- Objective
Can you reproduce, word for word, the lines of the listing below, starting with the line that contains "this 1270×952 image." and ending with the line that contains "torn clothing [194, 264, 366, 342]", both included? Leave the pictures out.

- Data for this exercise
++++++++
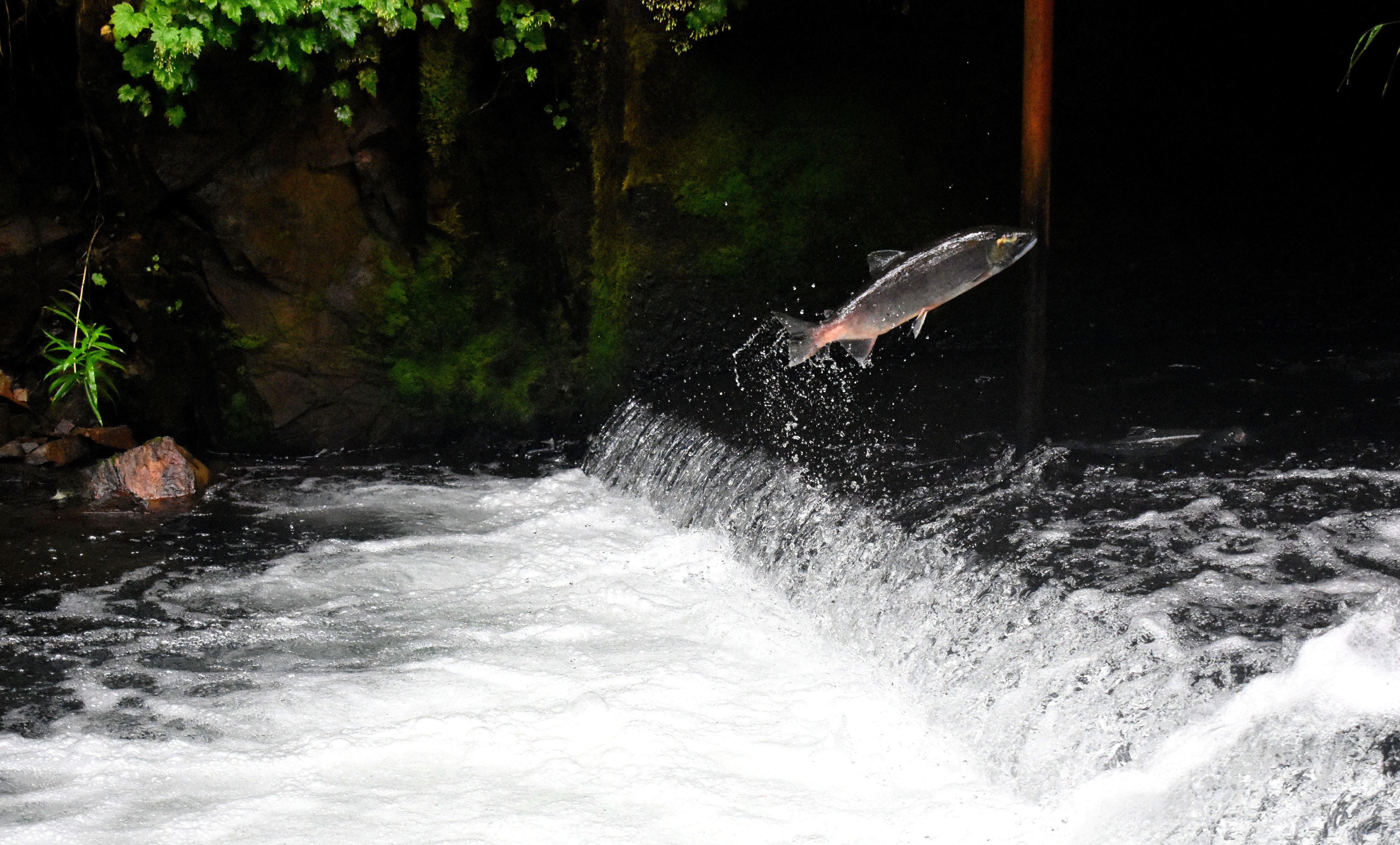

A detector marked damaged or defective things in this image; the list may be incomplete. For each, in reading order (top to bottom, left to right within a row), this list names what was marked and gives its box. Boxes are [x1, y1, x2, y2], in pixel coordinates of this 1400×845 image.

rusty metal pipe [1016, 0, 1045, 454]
++++++++
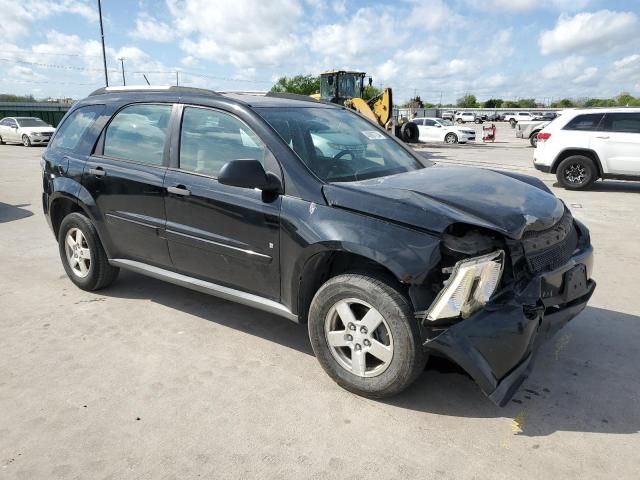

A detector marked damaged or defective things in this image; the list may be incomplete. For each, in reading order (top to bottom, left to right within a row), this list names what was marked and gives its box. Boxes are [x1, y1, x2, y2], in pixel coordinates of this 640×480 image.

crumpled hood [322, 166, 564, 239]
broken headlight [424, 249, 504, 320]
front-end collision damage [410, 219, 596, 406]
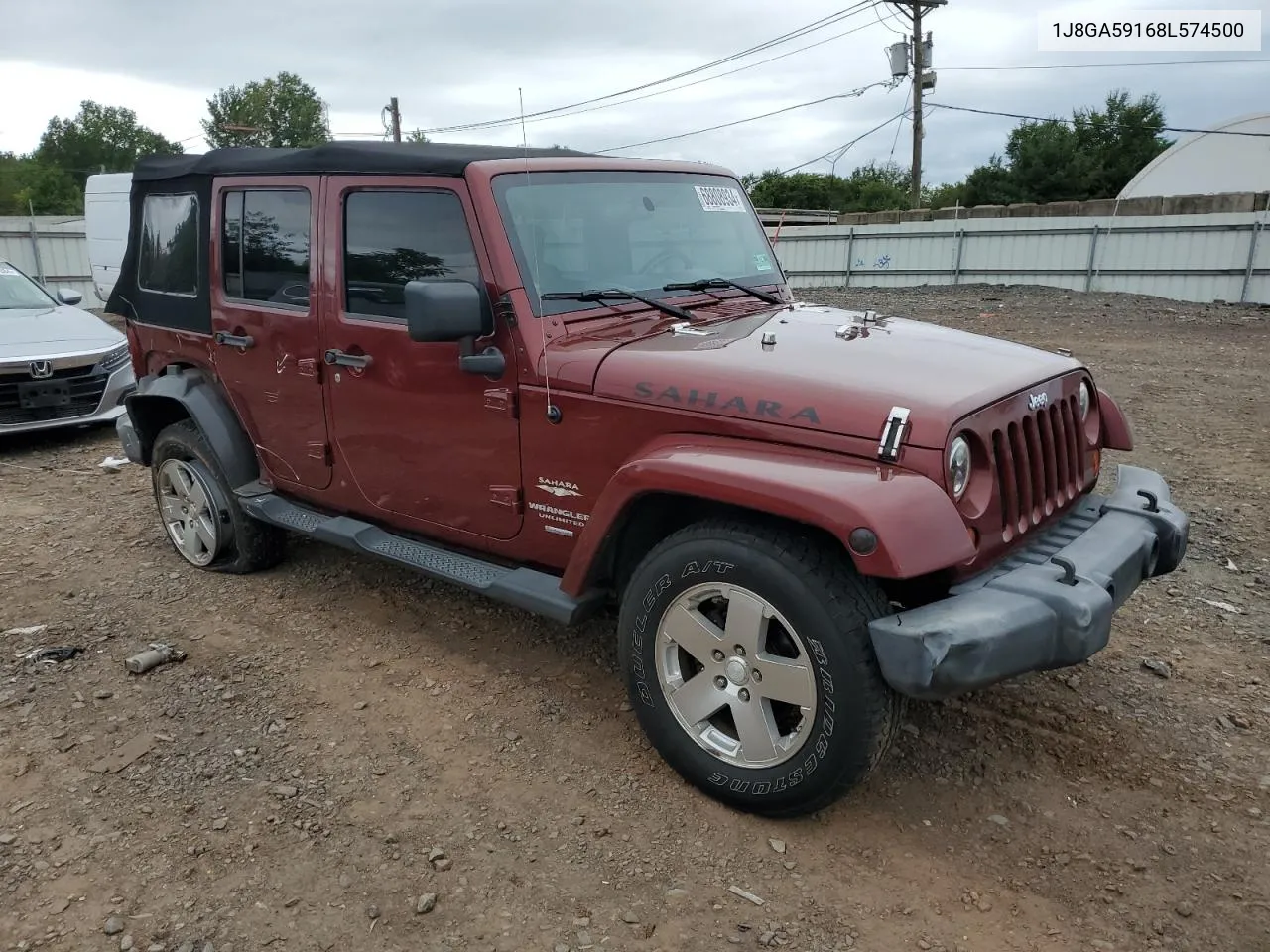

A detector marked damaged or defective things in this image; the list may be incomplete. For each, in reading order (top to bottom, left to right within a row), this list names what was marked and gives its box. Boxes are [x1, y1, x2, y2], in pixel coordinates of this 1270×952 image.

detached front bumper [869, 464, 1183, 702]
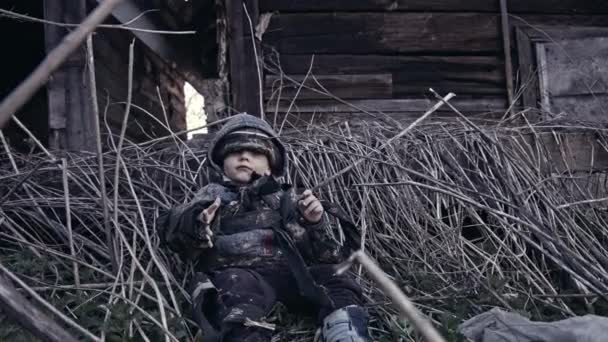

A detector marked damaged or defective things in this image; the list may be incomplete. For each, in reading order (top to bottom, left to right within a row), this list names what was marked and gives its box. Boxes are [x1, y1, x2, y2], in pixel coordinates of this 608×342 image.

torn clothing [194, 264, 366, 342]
++++++++
- Written answer
A detector marked damaged or defective things in this image; the list may be incomplete. For each, in reading order (top to bottom, left to right within a row), this list names what was marked and gives its box. Boxes are [x1, y1, x2, y2], in pixel coordinates of this 1270×952 image.

detached front bumper [869, 464, 1183, 702]

A detector marked damaged or defective things in this image; the list may be incomplete. For each, in reading order (top to bottom, left to right within a row), this list names what was marked and gives its box. Boxes are [x1, y1, x2, y2], in pixel coordinates of this 608×342 image.

torn clothing [194, 264, 366, 342]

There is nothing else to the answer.